Puoi cliccare su qualsiasi punto del grafico per saltare a quella mossa. Visualizzazione interattiva dei dati che incontra l’analisi scacchistica. Ha persino tooltip personalizzati e linee di riferimento che segnano le fasi della partita (apertura → mediogioco → finale).
DataTable
Sezione intitolata “DataTable”Tramite la libreria mantine-datatable — una tabella dati completa con ordinamento, paginazione, selezione delle righe e filtraggio. Alimenta la lista delle partite, la lista dei giocatori e la lista dei tornei del browser del database. È un foglio di calcolo che sa di essere in un’app di scacchi.
Quelle invisibili
Sezione intitolata “Quelle invisibili”Alcune primitive non renderizzano nulla di visibile da sole, ma fanno funzionare tutto il resto:
- MantineProvider — avvolge l’intera app e fornisce il tema (colori, modalità scura, valori predefiniti dei componenti)

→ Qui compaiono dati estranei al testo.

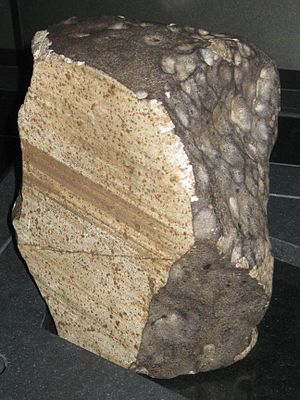 Wold Cottage meteorite - On display in the Natural History Museum, London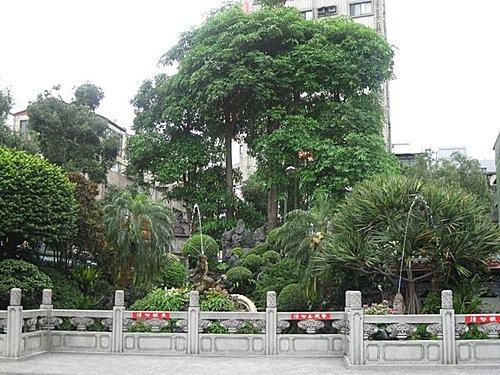 wanhua-b16.jpg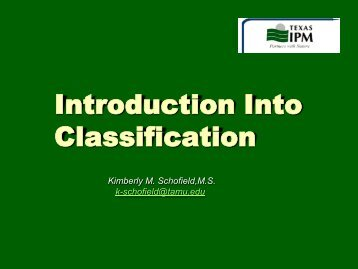 Introduction Into Classification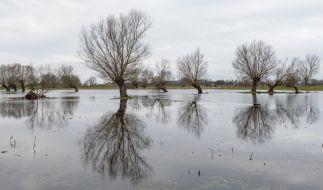 Drohen im Februar 2019 Überschwemmungen? (Foto)
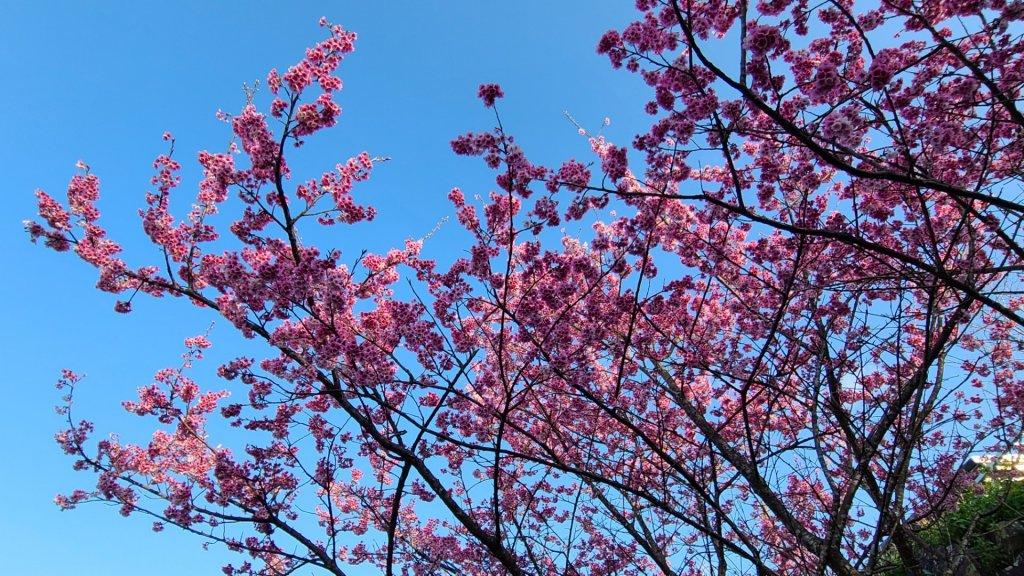 遇上櫻花季的直潭山_1252765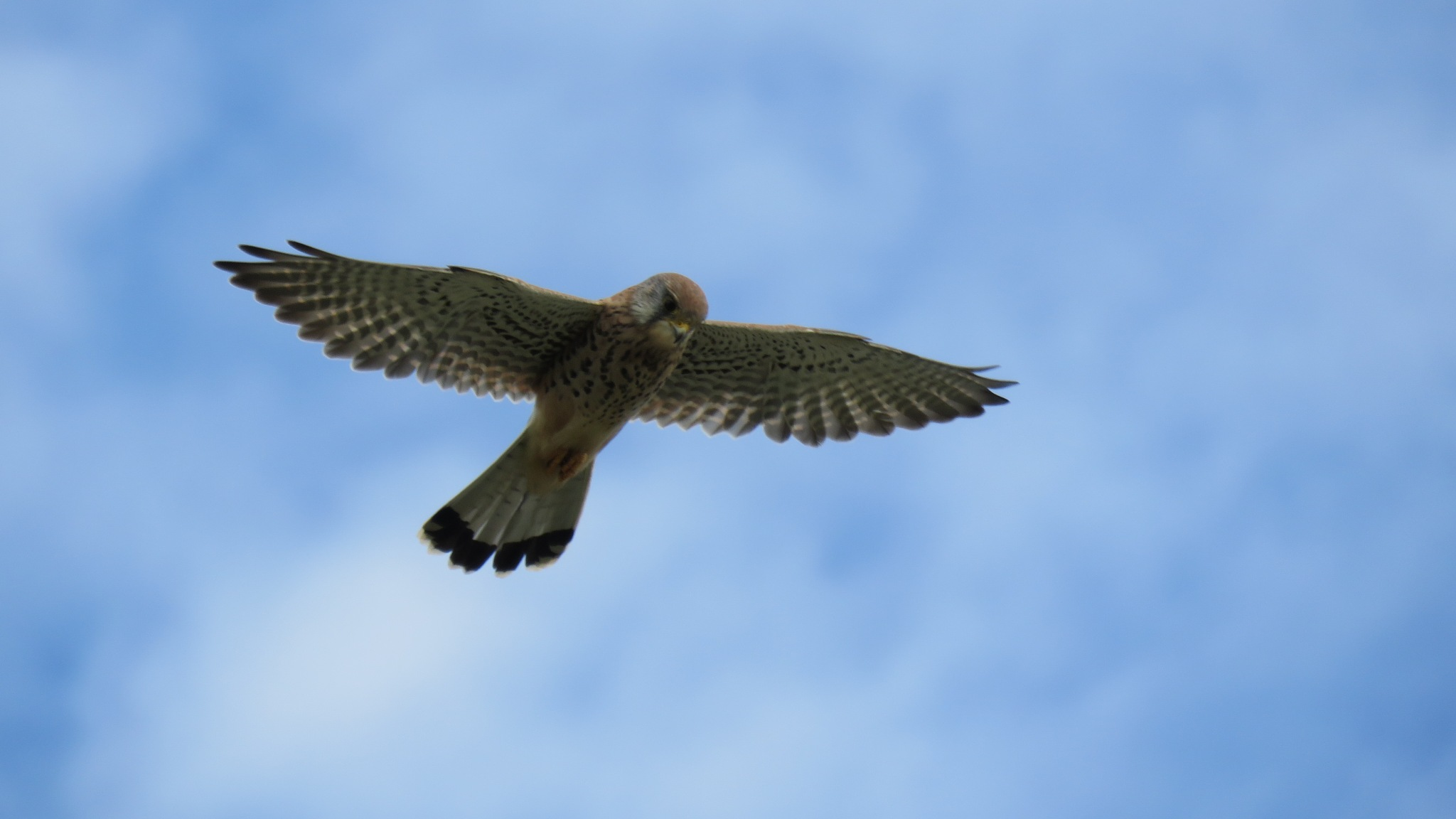 In Flight by Nige Photography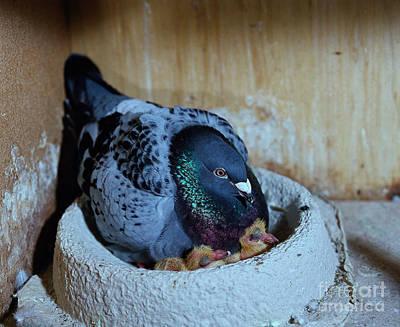 Pigeon With Chicks Art Print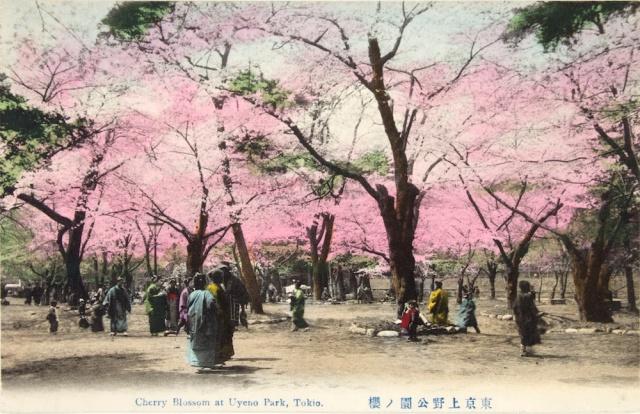 3JapanesePostcard_jpg_CROP_original-original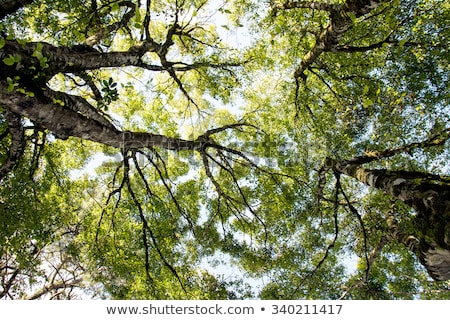 looking up in birch forest stock photo © mahout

- Portal — teletrasporta il contenuto renderizzato in una parte diversa del DOM
- useHotkeys — un hook (non un componente) che collega le scorciatoie da tastiera
- useForm — gestisce lo stato dei moduli, la validazione e la gestione degli errori
- useDebouncedValue — aspetta che tu smetta di digitare prima di lanciare una ricerca. L’hook educato.
L’inventario completo
Sezione intitolata “L’inventario completo”Per riferimento, ecco ogni famiglia di primitive usata in En Parlant~, raggruppata per funzione:
| Categoria | Primitive |
|---|---|
| Layout | AppShell, Box, Center, Flex, Group, Stack, SimpleGrid, ScrollArea, Portal |
| Superfici | Card, Paper |
| Overlay | Modal, Tooltip, Popover, Menu, ContextMenu, LoadingOverlay |
| Notifiche | Toast (tramite @mantine/notifications) |
| Pulsanti | Button, ActionIcon, CloseButton, ThemeIcon |
| Input | TextInput, Textarea, NumberInput, Select, Autocomplete, Checkbox, Switch, Slider, RangeSlider, SegmentedControl, FileInput, DateInput, MonthPickerInput, YearPickerInput |
| Visualizzazione dati | Table, DataTable, Badge, Code, Kbd, Rating, Image |
| Tipografia | Text, Title, Anchor |
| Progresso | Progress, Loader, Skeleton |
| Struttura | Divider, Collapse |
| Contenuti ricchi | RichTextEditor (TipTap), AreaChart (Recharts) |
| Temi | MantineProvider, createTheme, useColorScheme |
| Hook | useForm, useHotkeys, useToggle, useDebouncedValue, useClickOutside, useElementSize |
Tutto proviene da Mantine v8 e dai suoi pacchetti dell’ecosistema: @mantine/core, @mantine/notifications, @mantine/dates, @mantine/charts, @mantine/form, @mantine/tiptap, mantine-datatable e mantine-contextmenu.
Ora lo sai
Sezione intitolata “Ora lo sai”La prossima volta che vedi un piccolo messaggio scorrere dall’angolo dello schermo — quello è un toast. Il rettangolo attorno a un’anteprima di partita — quella è una card. Le sagome grigie che tremolano prima che il contenuto si carichi — quelli sono skeleton.
Una volta che impari i nomi, inizi a vederli ovunque. In ogni app. In ogni sito web. Le stesse due dozzine di primitive, riorganizzate in mille modi diversi.
Sono mattoncini Lego, fino in fondo.